Cardiac myosin binding protein-C (cMyBP-C) phosphorylation is an important regulator of contractile function, however, its contributions to length-dependent changes in cross-bridge (XB) kinetics is unknown. Therefore, we performed mechanical experiments to quantify contractile function in detergent-skinned ventricular preparations isolated from wild-type (WT) hearts, and hearts expressing non-phosphorylatable cMyBP-C [Ser to Ala substitutions at residues Ser273, Ser282, and Ser302 (i.e., 3SA)], at sarcomere length (SL) 1.9 μm or 2.1μm, prior and following protein kinase A (PKA) treatment. Steady-state force generation measurements revealed a blunting in the length-dependent increase in myofilament Ca(2+)-sensitivity of force generation (pCa50) following an increase in SL in 3SA skinned myocardium compared to WT skinned myocardium. Dynamic XB behavior was assessed at submaximal Ca(2+)-activations by imposing an acute rapid stretch of 2% of initial muscle length, and measuring both the magnitudes and rates of resultant phases of force decay due to strain-induced XB detachment and delayed force rise due to recruitment of additional XBs with increased SL (i.e., stretch activation). The magnitude (P2) and rate of XB detachment (k rel) following stretch was significantly reduced in 3SA skinned myocardium compared to WT skinned myocardium at short and long SL, and prior to and following PKA treatment. Furthermore, the length-dependent acceleration of k rel due to decreased SL that was observed in WT skinned myocardium was abolished in 3SA skinned myocardium.

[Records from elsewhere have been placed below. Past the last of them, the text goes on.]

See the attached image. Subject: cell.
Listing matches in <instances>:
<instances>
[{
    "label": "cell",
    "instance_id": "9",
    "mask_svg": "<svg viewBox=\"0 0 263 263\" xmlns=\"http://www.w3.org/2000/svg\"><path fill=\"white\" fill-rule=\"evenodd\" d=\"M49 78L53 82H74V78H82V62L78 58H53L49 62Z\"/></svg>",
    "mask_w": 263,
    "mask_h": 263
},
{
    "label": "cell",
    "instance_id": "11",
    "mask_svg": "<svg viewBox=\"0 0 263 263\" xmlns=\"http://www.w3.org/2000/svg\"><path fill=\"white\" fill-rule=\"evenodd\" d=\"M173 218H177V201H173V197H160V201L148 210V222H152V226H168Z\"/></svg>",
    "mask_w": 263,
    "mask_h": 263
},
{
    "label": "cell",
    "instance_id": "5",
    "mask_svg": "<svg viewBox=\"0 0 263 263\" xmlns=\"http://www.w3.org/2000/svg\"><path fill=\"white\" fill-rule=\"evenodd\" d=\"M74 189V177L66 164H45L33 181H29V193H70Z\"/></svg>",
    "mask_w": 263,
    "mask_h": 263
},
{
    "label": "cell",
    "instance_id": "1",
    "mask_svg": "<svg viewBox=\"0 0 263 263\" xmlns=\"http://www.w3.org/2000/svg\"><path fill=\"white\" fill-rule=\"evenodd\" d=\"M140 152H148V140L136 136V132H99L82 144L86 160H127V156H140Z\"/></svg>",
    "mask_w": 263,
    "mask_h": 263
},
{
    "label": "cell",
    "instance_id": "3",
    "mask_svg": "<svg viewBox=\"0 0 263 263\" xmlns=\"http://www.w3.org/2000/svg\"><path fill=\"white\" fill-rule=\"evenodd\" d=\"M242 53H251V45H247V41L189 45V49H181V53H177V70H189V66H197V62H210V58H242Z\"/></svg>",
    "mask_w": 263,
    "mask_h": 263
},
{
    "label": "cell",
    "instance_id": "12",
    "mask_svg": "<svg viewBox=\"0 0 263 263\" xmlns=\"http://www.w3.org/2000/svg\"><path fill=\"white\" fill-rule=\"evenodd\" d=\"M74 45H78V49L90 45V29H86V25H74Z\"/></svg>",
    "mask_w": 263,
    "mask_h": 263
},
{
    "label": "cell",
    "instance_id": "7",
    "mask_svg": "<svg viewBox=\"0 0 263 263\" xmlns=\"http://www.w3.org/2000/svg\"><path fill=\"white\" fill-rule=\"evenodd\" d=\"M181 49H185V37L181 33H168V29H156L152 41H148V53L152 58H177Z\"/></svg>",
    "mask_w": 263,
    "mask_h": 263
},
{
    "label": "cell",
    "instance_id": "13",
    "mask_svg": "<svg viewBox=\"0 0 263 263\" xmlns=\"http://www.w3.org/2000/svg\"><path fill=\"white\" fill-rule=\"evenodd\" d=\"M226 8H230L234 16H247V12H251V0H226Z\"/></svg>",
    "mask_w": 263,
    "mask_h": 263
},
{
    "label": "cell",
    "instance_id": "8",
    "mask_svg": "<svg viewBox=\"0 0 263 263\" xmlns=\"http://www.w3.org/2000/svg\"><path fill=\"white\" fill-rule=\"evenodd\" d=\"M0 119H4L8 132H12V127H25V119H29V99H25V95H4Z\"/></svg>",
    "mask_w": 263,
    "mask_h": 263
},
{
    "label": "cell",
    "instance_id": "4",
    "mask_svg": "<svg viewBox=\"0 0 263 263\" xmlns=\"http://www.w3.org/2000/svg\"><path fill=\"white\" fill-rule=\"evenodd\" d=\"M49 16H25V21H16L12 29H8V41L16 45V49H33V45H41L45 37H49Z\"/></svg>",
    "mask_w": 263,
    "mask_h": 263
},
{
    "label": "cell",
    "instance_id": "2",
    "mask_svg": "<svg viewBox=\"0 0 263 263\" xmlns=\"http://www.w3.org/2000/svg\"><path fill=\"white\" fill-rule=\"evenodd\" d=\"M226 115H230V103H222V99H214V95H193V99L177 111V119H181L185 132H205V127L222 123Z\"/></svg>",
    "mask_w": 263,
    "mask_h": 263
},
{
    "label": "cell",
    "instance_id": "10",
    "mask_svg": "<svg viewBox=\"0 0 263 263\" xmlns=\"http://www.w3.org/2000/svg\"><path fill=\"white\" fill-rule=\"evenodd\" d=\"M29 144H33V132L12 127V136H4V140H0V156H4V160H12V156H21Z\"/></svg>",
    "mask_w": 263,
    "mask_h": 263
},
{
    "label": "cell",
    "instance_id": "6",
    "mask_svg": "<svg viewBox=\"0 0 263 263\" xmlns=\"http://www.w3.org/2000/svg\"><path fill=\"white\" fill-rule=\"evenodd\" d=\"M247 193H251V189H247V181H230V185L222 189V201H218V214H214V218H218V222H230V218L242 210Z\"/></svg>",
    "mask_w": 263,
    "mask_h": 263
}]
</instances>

PKA treatment accelerated the rate of XB recruitment (k df) following stretch at both SL's in WT but not in 3SA skinned myocardium. The amplitude of the enhancement in force generation above initial pre-stretch steady-state levels (P3) was not different between WT and 3SA skinned myocardium at any condition measured. However, the magnitude of the entire delayed force phase which can dip below initial pre-stretch steady-state levels (Pdf) was significantly lower in 3SA skinned myocardium under all conditions, in part due to a reduced magnitude of XB detachment (P2) in 3SA skinned myocardium compared to WT skinned myocardium. These findings demonstrate that cMyBP-C phospho-ablation regulates SL- and PKA-mediated effects on XB kinetics in the myocardium, which would be expected to contribute to the regulation of the Frank-Starling mechanism.

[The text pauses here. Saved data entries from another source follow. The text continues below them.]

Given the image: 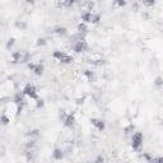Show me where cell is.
<instances>
[{
    "label": "cell",
    "instance_id": "1",
    "mask_svg": "<svg viewBox=\"0 0 163 163\" xmlns=\"http://www.w3.org/2000/svg\"><path fill=\"white\" fill-rule=\"evenodd\" d=\"M27 97H29V98H32V99H38V94H37V89L36 87H34L33 84H26L24 85V88H23V91H22Z\"/></svg>",
    "mask_w": 163,
    "mask_h": 163
},
{
    "label": "cell",
    "instance_id": "2",
    "mask_svg": "<svg viewBox=\"0 0 163 163\" xmlns=\"http://www.w3.org/2000/svg\"><path fill=\"white\" fill-rule=\"evenodd\" d=\"M143 140H144V137H143L142 133H135L133 137H131V147H133L134 150H139L140 147L143 144Z\"/></svg>",
    "mask_w": 163,
    "mask_h": 163
},
{
    "label": "cell",
    "instance_id": "3",
    "mask_svg": "<svg viewBox=\"0 0 163 163\" xmlns=\"http://www.w3.org/2000/svg\"><path fill=\"white\" fill-rule=\"evenodd\" d=\"M87 49H88V46H87V42H85L84 40L74 42V46H73V50H74L75 54H82V52H84Z\"/></svg>",
    "mask_w": 163,
    "mask_h": 163
},
{
    "label": "cell",
    "instance_id": "4",
    "mask_svg": "<svg viewBox=\"0 0 163 163\" xmlns=\"http://www.w3.org/2000/svg\"><path fill=\"white\" fill-rule=\"evenodd\" d=\"M91 122H92L93 126L97 127L98 131H103L106 129V124H104V121H102V120H99V119H91Z\"/></svg>",
    "mask_w": 163,
    "mask_h": 163
},
{
    "label": "cell",
    "instance_id": "5",
    "mask_svg": "<svg viewBox=\"0 0 163 163\" xmlns=\"http://www.w3.org/2000/svg\"><path fill=\"white\" fill-rule=\"evenodd\" d=\"M24 96H26V94H24L23 92H18V93H15V94H14V98H13L14 103H15V104H26Z\"/></svg>",
    "mask_w": 163,
    "mask_h": 163
},
{
    "label": "cell",
    "instance_id": "6",
    "mask_svg": "<svg viewBox=\"0 0 163 163\" xmlns=\"http://www.w3.org/2000/svg\"><path fill=\"white\" fill-rule=\"evenodd\" d=\"M74 124H75V116H74V114H69L66 117H65V120H64V126L73 127V126H74Z\"/></svg>",
    "mask_w": 163,
    "mask_h": 163
},
{
    "label": "cell",
    "instance_id": "7",
    "mask_svg": "<svg viewBox=\"0 0 163 163\" xmlns=\"http://www.w3.org/2000/svg\"><path fill=\"white\" fill-rule=\"evenodd\" d=\"M52 32L55 33V34H57V36H65V34L68 33V29L65 28V27L57 26V27H55V28H54Z\"/></svg>",
    "mask_w": 163,
    "mask_h": 163
},
{
    "label": "cell",
    "instance_id": "8",
    "mask_svg": "<svg viewBox=\"0 0 163 163\" xmlns=\"http://www.w3.org/2000/svg\"><path fill=\"white\" fill-rule=\"evenodd\" d=\"M22 56H23V52H22V51H14L13 54H11V60H13L14 64L21 63Z\"/></svg>",
    "mask_w": 163,
    "mask_h": 163
},
{
    "label": "cell",
    "instance_id": "9",
    "mask_svg": "<svg viewBox=\"0 0 163 163\" xmlns=\"http://www.w3.org/2000/svg\"><path fill=\"white\" fill-rule=\"evenodd\" d=\"M92 17H93V13L92 11H84L83 14H82V21L84 23H92Z\"/></svg>",
    "mask_w": 163,
    "mask_h": 163
},
{
    "label": "cell",
    "instance_id": "10",
    "mask_svg": "<svg viewBox=\"0 0 163 163\" xmlns=\"http://www.w3.org/2000/svg\"><path fill=\"white\" fill-rule=\"evenodd\" d=\"M76 31H78V33L87 34V32H88V26H87V23H84V22H80L79 24L76 26Z\"/></svg>",
    "mask_w": 163,
    "mask_h": 163
},
{
    "label": "cell",
    "instance_id": "11",
    "mask_svg": "<svg viewBox=\"0 0 163 163\" xmlns=\"http://www.w3.org/2000/svg\"><path fill=\"white\" fill-rule=\"evenodd\" d=\"M63 157H64V153H63V150H61L60 148H55V149H54V153H52V158H54V159L60 161V159H63Z\"/></svg>",
    "mask_w": 163,
    "mask_h": 163
},
{
    "label": "cell",
    "instance_id": "12",
    "mask_svg": "<svg viewBox=\"0 0 163 163\" xmlns=\"http://www.w3.org/2000/svg\"><path fill=\"white\" fill-rule=\"evenodd\" d=\"M44 71H45V66H44V64H42V63L36 64V68H34V70H33L34 74H36L37 76H41L42 74H44Z\"/></svg>",
    "mask_w": 163,
    "mask_h": 163
},
{
    "label": "cell",
    "instance_id": "13",
    "mask_svg": "<svg viewBox=\"0 0 163 163\" xmlns=\"http://www.w3.org/2000/svg\"><path fill=\"white\" fill-rule=\"evenodd\" d=\"M66 55V54H65L64 51H59V50H56V51H54V54H52V56H54V59H56V60H61L63 59V57Z\"/></svg>",
    "mask_w": 163,
    "mask_h": 163
},
{
    "label": "cell",
    "instance_id": "14",
    "mask_svg": "<svg viewBox=\"0 0 163 163\" xmlns=\"http://www.w3.org/2000/svg\"><path fill=\"white\" fill-rule=\"evenodd\" d=\"M83 74H84V76H85V78H87L89 82H92L93 79H94V73H93L92 70H89V69H87V70H84Z\"/></svg>",
    "mask_w": 163,
    "mask_h": 163
},
{
    "label": "cell",
    "instance_id": "15",
    "mask_svg": "<svg viewBox=\"0 0 163 163\" xmlns=\"http://www.w3.org/2000/svg\"><path fill=\"white\" fill-rule=\"evenodd\" d=\"M40 133H41V131L38 130V129H33V130H29L26 135L28 138H34V137H38V135H40Z\"/></svg>",
    "mask_w": 163,
    "mask_h": 163
},
{
    "label": "cell",
    "instance_id": "16",
    "mask_svg": "<svg viewBox=\"0 0 163 163\" xmlns=\"http://www.w3.org/2000/svg\"><path fill=\"white\" fill-rule=\"evenodd\" d=\"M73 61H74V59H73V56H70V55H65L63 59L60 60V63H63V64H70V63H73Z\"/></svg>",
    "mask_w": 163,
    "mask_h": 163
},
{
    "label": "cell",
    "instance_id": "17",
    "mask_svg": "<svg viewBox=\"0 0 163 163\" xmlns=\"http://www.w3.org/2000/svg\"><path fill=\"white\" fill-rule=\"evenodd\" d=\"M34 145H36V142L31 139V140H28V142L26 143V149H27V150H32V149L34 148Z\"/></svg>",
    "mask_w": 163,
    "mask_h": 163
},
{
    "label": "cell",
    "instance_id": "18",
    "mask_svg": "<svg viewBox=\"0 0 163 163\" xmlns=\"http://www.w3.org/2000/svg\"><path fill=\"white\" fill-rule=\"evenodd\" d=\"M154 85H156L157 88L163 87V78L162 76H157V78L154 79Z\"/></svg>",
    "mask_w": 163,
    "mask_h": 163
},
{
    "label": "cell",
    "instance_id": "19",
    "mask_svg": "<svg viewBox=\"0 0 163 163\" xmlns=\"http://www.w3.org/2000/svg\"><path fill=\"white\" fill-rule=\"evenodd\" d=\"M0 122H1V125L5 126V125H8V124L10 122V119L6 115H1V119H0Z\"/></svg>",
    "mask_w": 163,
    "mask_h": 163
},
{
    "label": "cell",
    "instance_id": "20",
    "mask_svg": "<svg viewBox=\"0 0 163 163\" xmlns=\"http://www.w3.org/2000/svg\"><path fill=\"white\" fill-rule=\"evenodd\" d=\"M101 21V14H93V17H92V23L93 24H98Z\"/></svg>",
    "mask_w": 163,
    "mask_h": 163
},
{
    "label": "cell",
    "instance_id": "21",
    "mask_svg": "<svg viewBox=\"0 0 163 163\" xmlns=\"http://www.w3.org/2000/svg\"><path fill=\"white\" fill-rule=\"evenodd\" d=\"M74 3H75V0H64L63 1V5L65 8H71L73 5H74Z\"/></svg>",
    "mask_w": 163,
    "mask_h": 163
},
{
    "label": "cell",
    "instance_id": "22",
    "mask_svg": "<svg viewBox=\"0 0 163 163\" xmlns=\"http://www.w3.org/2000/svg\"><path fill=\"white\" fill-rule=\"evenodd\" d=\"M31 59V54L28 52H26V54H23V56H22V60H21V63H28Z\"/></svg>",
    "mask_w": 163,
    "mask_h": 163
},
{
    "label": "cell",
    "instance_id": "23",
    "mask_svg": "<svg viewBox=\"0 0 163 163\" xmlns=\"http://www.w3.org/2000/svg\"><path fill=\"white\" fill-rule=\"evenodd\" d=\"M134 129H135V126L133 125V124H130L129 126H126L125 129H124V133H125V134H130L131 131H134Z\"/></svg>",
    "mask_w": 163,
    "mask_h": 163
},
{
    "label": "cell",
    "instance_id": "24",
    "mask_svg": "<svg viewBox=\"0 0 163 163\" xmlns=\"http://www.w3.org/2000/svg\"><path fill=\"white\" fill-rule=\"evenodd\" d=\"M14 44H15V40H14V38H9V40H8V42H6V49L10 50V49L14 46Z\"/></svg>",
    "mask_w": 163,
    "mask_h": 163
},
{
    "label": "cell",
    "instance_id": "25",
    "mask_svg": "<svg viewBox=\"0 0 163 163\" xmlns=\"http://www.w3.org/2000/svg\"><path fill=\"white\" fill-rule=\"evenodd\" d=\"M26 104H17V112H15V115L19 116L23 112V108H24Z\"/></svg>",
    "mask_w": 163,
    "mask_h": 163
},
{
    "label": "cell",
    "instance_id": "26",
    "mask_svg": "<svg viewBox=\"0 0 163 163\" xmlns=\"http://www.w3.org/2000/svg\"><path fill=\"white\" fill-rule=\"evenodd\" d=\"M37 102H36V106H37V108H42L45 106V101L42 99V98H38V99H36Z\"/></svg>",
    "mask_w": 163,
    "mask_h": 163
},
{
    "label": "cell",
    "instance_id": "27",
    "mask_svg": "<svg viewBox=\"0 0 163 163\" xmlns=\"http://www.w3.org/2000/svg\"><path fill=\"white\" fill-rule=\"evenodd\" d=\"M46 44H47V42H46L45 38H38L37 42H36V45L38 46V47H41V46H45Z\"/></svg>",
    "mask_w": 163,
    "mask_h": 163
},
{
    "label": "cell",
    "instance_id": "28",
    "mask_svg": "<svg viewBox=\"0 0 163 163\" xmlns=\"http://www.w3.org/2000/svg\"><path fill=\"white\" fill-rule=\"evenodd\" d=\"M143 1H144V4L147 6H153L154 4H156L157 0H143Z\"/></svg>",
    "mask_w": 163,
    "mask_h": 163
},
{
    "label": "cell",
    "instance_id": "29",
    "mask_svg": "<svg viewBox=\"0 0 163 163\" xmlns=\"http://www.w3.org/2000/svg\"><path fill=\"white\" fill-rule=\"evenodd\" d=\"M115 4L117 6H125L126 5V0H115Z\"/></svg>",
    "mask_w": 163,
    "mask_h": 163
},
{
    "label": "cell",
    "instance_id": "30",
    "mask_svg": "<svg viewBox=\"0 0 163 163\" xmlns=\"http://www.w3.org/2000/svg\"><path fill=\"white\" fill-rule=\"evenodd\" d=\"M27 66H28V69L29 70H34V68H36V64H33V63H28V65H27Z\"/></svg>",
    "mask_w": 163,
    "mask_h": 163
},
{
    "label": "cell",
    "instance_id": "31",
    "mask_svg": "<svg viewBox=\"0 0 163 163\" xmlns=\"http://www.w3.org/2000/svg\"><path fill=\"white\" fill-rule=\"evenodd\" d=\"M15 26H17L18 28H26V24H24V23H22V22H17V23H15Z\"/></svg>",
    "mask_w": 163,
    "mask_h": 163
},
{
    "label": "cell",
    "instance_id": "32",
    "mask_svg": "<svg viewBox=\"0 0 163 163\" xmlns=\"http://www.w3.org/2000/svg\"><path fill=\"white\" fill-rule=\"evenodd\" d=\"M152 162H162V163H163V157H156V158H152Z\"/></svg>",
    "mask_w": 163,
    "mask_h": 163
},
{
    "label": "cell",
    "instance_id": "33",
    "mask_svg": "<svg viewBox=\"0 0 163 163\" xmlns=\"http://www.w3.org/2000/svg\"><path fill=\"white\" fill-rule=\"evenodd\" d=\"M103 161H104V158L99 156V157H97V158H96V161H94V162H103Z\"/></svg>",
    "mask_w": 163,
    "mask_h": 163
},
{
    "label": "cell",
    "instance_id": "34",
    "mask_svg": "<svg viewBox=\"0 0 163 163\" xmlns=\"http://www.w3.org/2000/svg\"><path fill=\"white\" fill-rule=\"evenodd\" d=\"M83 101H84V97H82V98H78V99H76V103H78V104H82V103H83Z\"/></svg>",
    "mask_w": 163,
    "mask_h": 163
},
{
    "label": "cell",
    "instance_id": "35",
    "mask_svg": "<svg viewBox=\"0 0 163 163\" xmlns=\"http://www.w3.org/2000/svg\"><path fill=\"white\" fill-rule=\"evenodd\" d=\"M27 4H34V0H24Z\"/></svg>",
    "mask_w": 163,
    "mask_h": 163
},
{
    "label": "cell",
    "instance_id": "36",
    "mask_svg": "<svg viewBox=\"0 0 163 163\" xmlns=\"http://www.w3.org/2000/svg\"><path fill=\"white\" fill-rule=\"evenodd\" d=\"M162 31H163V24H162Z\"/></svg>",
    "mask_w": 163,
    "mask_h": 163
}]
</instances>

心肌肌球蛋白结合蛋白C(cMyBP-C)磷酸化是收缩功能的重要调节因子,然而,其对横桥(XB)动力学中长度依赖性变化的作用尚不清楚。因此,我们进行了力学实验,以量化从野生型(WT)心脏以及表达不可磷酸化cMyBP-C[Ser273、Ser282和Ser302位点的丝氨酸被丙氨酸取代(即3SA)]的心脏分离出的去垢剂处理的心室标本在肌节长度(SL)为1.9μm或2.1μm时,在蛋白激酶A(PKA)处理前后的收缩功能。稳态力产生测量显示,与WT去垢剂处理的心肌相比,3SA去垢剂处理的心肌在SL增加后,肌丝对Ca(2+)敏感性产生力(pCa50)的长度依赖性增加减弱。通过施加初始肌肉长度2%的急性快速拉伸,并测量由于应变诱导的XB脱离导致的力衰减的大小和速率以及由于SL增加(即拉伸激活)导致的额外XB募集引起的延迟力上升,在次最大Ca(2+)激活下评估动态XB行为。在短和长SL以及PKA处理前后,与WT去垢剂处理的心肌相比,3SA去垢剂处理的心肌在拉伸后XB脱离的大小(P2)和速率(k rel)显著降低。此外,在WT去垢剂处理的心肌中观察到的由于SL降低导致的k rel的长度依赖性加速在3SA去垢剂处理的心肌中消失。PKA处理加速了WT去垢剂处理的心肌在两个SL下拉伸后XB募集的速率(k df),但在3SA去垢剂处理的心肌中未加速。在任何测量条件下,WT和3SA去垢剂处理的心肌在初始预拉伸稳态水平之上产生力的增强幅度(P3)没有差异。然而,在所有条件下,3SA去垢剂处理的心肌中整个延迟力相的大小(Pdf)可低于初始预拉伸稳态水平,部分原因是与WT去垢剂处理的心肌相比,3SA去垢剂处理的心肌中XB脱离的大小(P2)降低。这些发现表明,cMyBP-C磷酸化缺失调节了SL和PKA介导的对心肌XB动力学的影响,这有望有助于Frank-Starling机制的调节。